- _Material for this task_:
++++++++++
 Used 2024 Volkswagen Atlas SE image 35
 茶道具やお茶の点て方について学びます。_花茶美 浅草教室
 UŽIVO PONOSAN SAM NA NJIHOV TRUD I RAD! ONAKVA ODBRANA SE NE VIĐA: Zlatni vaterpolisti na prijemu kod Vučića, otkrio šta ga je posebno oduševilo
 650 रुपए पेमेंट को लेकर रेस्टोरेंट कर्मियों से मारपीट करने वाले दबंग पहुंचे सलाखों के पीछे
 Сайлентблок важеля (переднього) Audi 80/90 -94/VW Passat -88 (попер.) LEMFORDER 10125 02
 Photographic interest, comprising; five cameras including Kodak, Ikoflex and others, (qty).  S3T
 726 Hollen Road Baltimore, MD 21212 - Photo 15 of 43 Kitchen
++++++++++
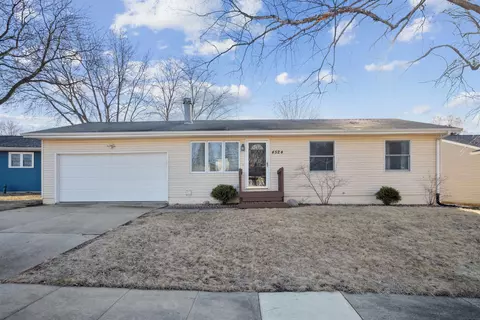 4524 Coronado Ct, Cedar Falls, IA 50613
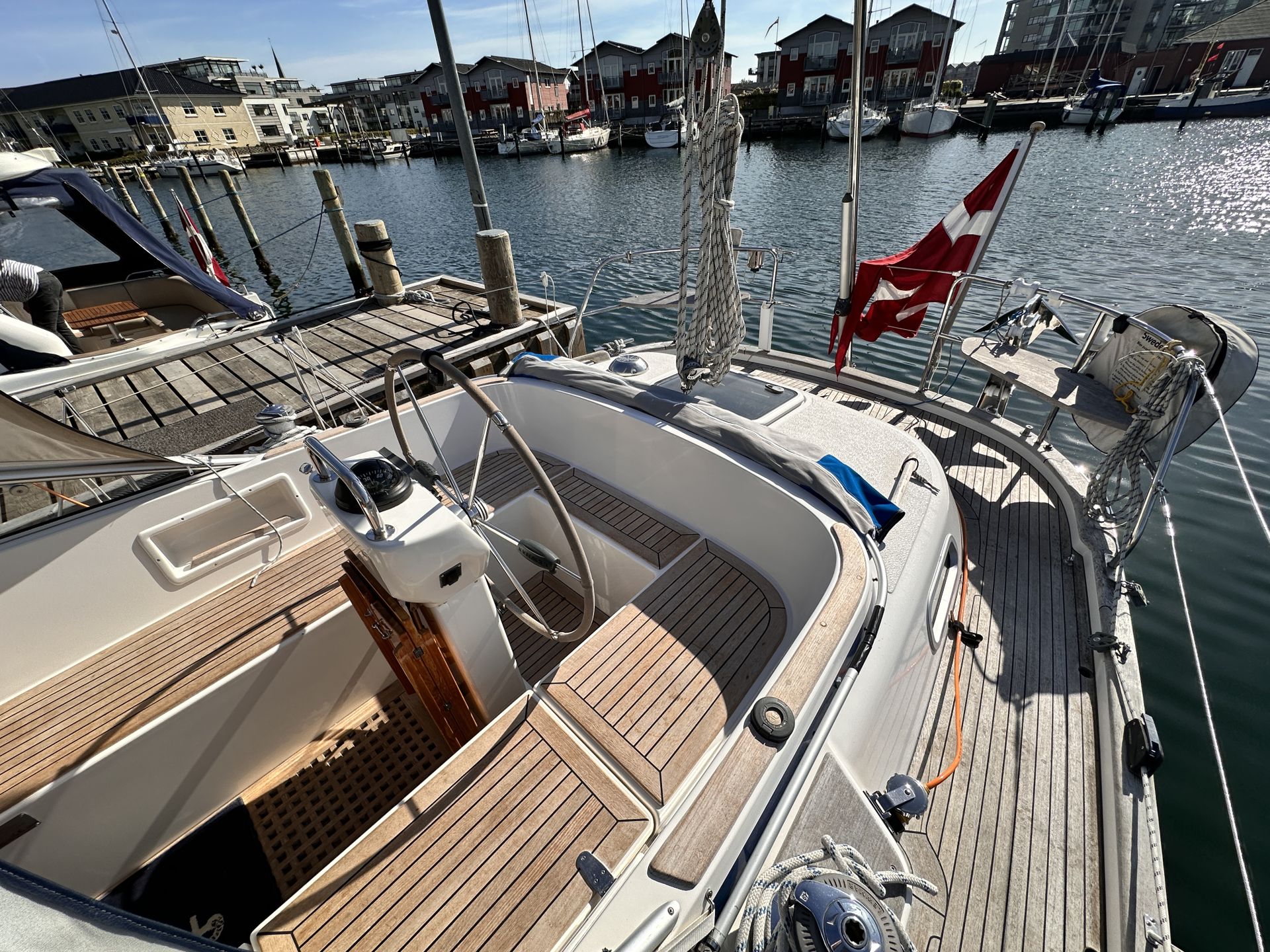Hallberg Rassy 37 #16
++++++++++
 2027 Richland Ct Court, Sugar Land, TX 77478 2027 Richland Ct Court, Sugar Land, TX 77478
++++++++++
- _What the task asks_: Reproduce the lines from the one containing "Used 2024 Volkswagen Atlas SE image 35" to the one containing "726 Hollen Road", including both of those lines.

- _Response to the task_:
 Used 2024 Volkswagen Atlas SE image 35
 茶道具やお茶の点て方について学びます。_花茶美 浅草教室
 UŽIVO PONOSAN SAM NA NJIHOV TRUD I RAD! ONAKVA ODBRANA SE NE VIĐA: Zlatni vaterpolisti na prijemu kod Vučića, otkrio šta ga je posebno oduševilo
 650 रुपए पेमेंट को लेकर रेस्टोरेंट कर्मियों से मारपीट करने वाले दबंग पहुंचे सलाखों के पीछे
 Сайлентблок важеля (переднього) Audi 80/90 -94/VW Passat -88 (попер.) LEMFORDER 10125 02
 Photographic interest, comprising; five cameras including Kodak, Ikoflex and others, (qty).  S3T
 726 Hollen Road Baltimore, MD 21212 - Photo 15 of 43 Kitchen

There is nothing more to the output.